For more than 50 years, the Kennedy Center has served as the capital’s premier cultural center — until now. Donald Trump, who has no concept of the meaning of either art or culture, had his flunky board commandeer Kennedy’s memorial by renaming it “The Donald J. Trump and The John F. Kennedy Memorial Performing Arts Center.” It’s bizarre that any living president, much less one who is still serving, would want his name on a memorial to a dead man, particularly one who is still revered by many Americans. But Trump is single minded in his desire to mark his territory no matter where his tinkle, to use a famous Nancy Pelosi term, splashes.
But all hasn’t gone according to Trump’s cultural coup. Many artists who have previously been honored to perform at the Kennedy Center, respectful of the former president who so poetically venerated their role in our culture and society, are now refusing to perform there. They don’t wish to sully this artistic institution and its history by participating in its seizure by a man whose ego is so large he insists on branding everything in sight, as if it’s the only way he can be sure he even exists.
The administration is threatening to sue these artists for millions, and no doubt they will try to find ways to intimidate and defund any organizations with whom they might be affiliated. But that won’t stop them. Artists, musicians, writers, film makers and performers of all kinds are rebelling, one of the most profound forms of resistance to a repressive regime.
In America, we’ve long had sharp political humorists, including Mark Twain — our greatest social commentator and acute observer of human nature — Will Rogers, Dick Gregory, Molly Ivins and, more recently, Stephen Colbert. Writers like Upton Sinclair, Langston Hughes, Kurt Vonnegut, Paul Beatty and Joseph Heller, among others, work in that grand tradition. Political cartoonists have bravely sent up the powers-that-be for centuries. Singers, songwriters and musicians from Joan Baez, Odetta, Bob Dylan and Mavis Staples to Childish Gambino, S.G. Goodman, Jason Isbell, Rhiannon Giddens and Jesse Welles have written and sung truth to power.
But from time to time, our government will actually step in and cast a chill on the arts, demanding that they produce propaganda, or requiring the moneyed interests that fund their work enact censorship policies. Perversely, it’s times like these, when subversion and subtlety are required, that creativity flourishes.

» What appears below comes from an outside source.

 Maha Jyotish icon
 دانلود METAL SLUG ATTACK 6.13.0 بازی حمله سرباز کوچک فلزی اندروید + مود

The country endured one of the most repressive periods in the 20th century in the wake of World War II. After seeing the effects of fascism and coming to terms with the repression of the Soviet Union under Joseph Stalin, you would have thought the U.S. would have celebrated its freedom and diversity of thought. Instead, the government, along with many institutions, retreated into a paranoid state, creating a tyrannous partnership with private interests to oppress dissent.
As part of the Red Scare of the 1940s, the government targeted the film industry, enlisting movie studios to blacklist those they saw as threats. The studios gamely went along, ruining the lives of a number of their creative talent who refused to disavow their pasts. That didn’t stop movies from telling the story of their time anyway.
Studios had “B” units, which produced the lower half of a double bill. After the war they were mostly manned by veterans who created what we’ve come to call film noir, a genre that reflected the dark, underbelly of an America that was being devoured by an irrational, paranoid faction determined to punish dissidence and nonconformity. Films such as “Kiss Me Deadly,” “In a Lonely Place” and “The Killers” came out of those units and told the story of an America that was profoundly traumatized by the years of the Great Depression and World War II.
Likewise, many well-known geniuses like Billy Wilder, Otto Preminger and Fritz Lang, who were chased out of Europe by the Nazis, brilliantly exposed the hypocrisies and soul deadening conformity of mainstream American culture. Alfred Hitchcock, Carol Reed, Orson Welles, Stanley Kubrick and many others made incredible films that directly contradicted the edicts of studio bosses at the behest of the government.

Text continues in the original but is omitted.